Traveller is, to many, as much a set of mechanics as a setting. Some even see it more as mechanics than setting. MT was the first edition tied to a setting. To me, CT & MT are rules sets.

I'd love to see MT go back into print, with any setting.

But, what I was trying to say is: ANY CT-REHASH IS NOT A MODERN GAME! And, unless a modern traveller is done, from the groud up without concern for "What came before" mechanically, the system mechanics will continue to be "Dated". Likewise, GURPS is so complex as to be unplayable. Modern games drive towards mechanical simplicity (except 3E, which really is 10 years late...) in the core rules.

Traveller Rules post CT have NEVER been simple. Elegant, perhaps. but not simple. and there is a difference. Simplicity is a key point in the major game engines out there: 3E, WW's Storyteller, RTG's Interlock. The core of each engine is simple. Some expressions get really convoluted....

------------------
-aramis
=============================================
Smith & Wesson: The Original Point and Click interface!
 
OK, I'll bite: What, as exactly as possible, is meant by a "modern" engine. What makes a "modern" RPG engine modern and what makes CT (or MT, for that matter) "old"?

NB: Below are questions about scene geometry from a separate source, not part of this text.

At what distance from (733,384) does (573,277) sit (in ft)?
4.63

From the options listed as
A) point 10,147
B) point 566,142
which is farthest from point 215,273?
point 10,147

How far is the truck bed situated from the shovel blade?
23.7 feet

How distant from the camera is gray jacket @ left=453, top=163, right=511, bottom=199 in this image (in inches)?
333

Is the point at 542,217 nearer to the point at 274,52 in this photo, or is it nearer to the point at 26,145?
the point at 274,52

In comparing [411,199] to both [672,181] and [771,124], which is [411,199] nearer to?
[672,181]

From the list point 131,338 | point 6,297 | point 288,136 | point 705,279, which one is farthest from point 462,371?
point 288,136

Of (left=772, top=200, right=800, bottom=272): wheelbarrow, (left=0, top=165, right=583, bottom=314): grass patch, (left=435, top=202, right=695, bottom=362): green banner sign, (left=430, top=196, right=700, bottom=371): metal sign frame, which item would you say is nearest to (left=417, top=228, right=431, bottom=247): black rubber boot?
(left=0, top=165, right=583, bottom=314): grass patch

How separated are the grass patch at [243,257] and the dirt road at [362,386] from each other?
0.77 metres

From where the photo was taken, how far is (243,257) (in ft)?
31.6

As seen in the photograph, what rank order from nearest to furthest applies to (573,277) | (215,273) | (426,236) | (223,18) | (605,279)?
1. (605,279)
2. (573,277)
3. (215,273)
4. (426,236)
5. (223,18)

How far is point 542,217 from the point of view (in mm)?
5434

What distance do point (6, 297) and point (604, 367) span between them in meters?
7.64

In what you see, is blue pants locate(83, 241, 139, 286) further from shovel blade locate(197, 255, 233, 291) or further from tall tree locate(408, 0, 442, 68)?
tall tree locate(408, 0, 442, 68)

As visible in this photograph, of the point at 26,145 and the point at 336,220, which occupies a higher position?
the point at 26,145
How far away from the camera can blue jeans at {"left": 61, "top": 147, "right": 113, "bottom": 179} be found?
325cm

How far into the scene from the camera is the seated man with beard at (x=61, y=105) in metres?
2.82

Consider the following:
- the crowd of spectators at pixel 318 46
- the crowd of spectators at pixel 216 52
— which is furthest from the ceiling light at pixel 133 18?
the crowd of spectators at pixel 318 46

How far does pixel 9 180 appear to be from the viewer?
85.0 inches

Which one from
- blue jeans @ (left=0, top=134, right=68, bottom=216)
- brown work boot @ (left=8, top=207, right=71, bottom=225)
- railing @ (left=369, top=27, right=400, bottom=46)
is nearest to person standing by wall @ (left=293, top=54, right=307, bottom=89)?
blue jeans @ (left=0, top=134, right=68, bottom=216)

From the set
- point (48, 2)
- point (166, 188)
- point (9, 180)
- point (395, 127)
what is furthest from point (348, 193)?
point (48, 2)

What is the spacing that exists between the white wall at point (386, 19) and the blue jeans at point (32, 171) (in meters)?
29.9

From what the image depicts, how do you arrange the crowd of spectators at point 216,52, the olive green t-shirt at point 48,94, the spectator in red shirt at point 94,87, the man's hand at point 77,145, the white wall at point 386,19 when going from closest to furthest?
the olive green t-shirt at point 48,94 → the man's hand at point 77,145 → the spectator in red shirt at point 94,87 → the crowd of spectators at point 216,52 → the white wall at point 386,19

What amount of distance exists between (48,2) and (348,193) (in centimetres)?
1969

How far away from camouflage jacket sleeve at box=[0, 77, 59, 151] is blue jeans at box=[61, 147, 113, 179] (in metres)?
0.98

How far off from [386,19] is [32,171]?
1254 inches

I can see where CT got so overtaken by all of the additions that it became overgrown and inconsistent. But from what I remember, MT was pretty consistent, and went to pretty extreme lengths to make sure stuff actually fit together. What about MT (besides the starship construction) was too complex, or was not simple enough?

I am not trying to be a jerk here. I am actually curious as to what features a "modern" RPG engine should have, and, by extension, what features it should *not* have.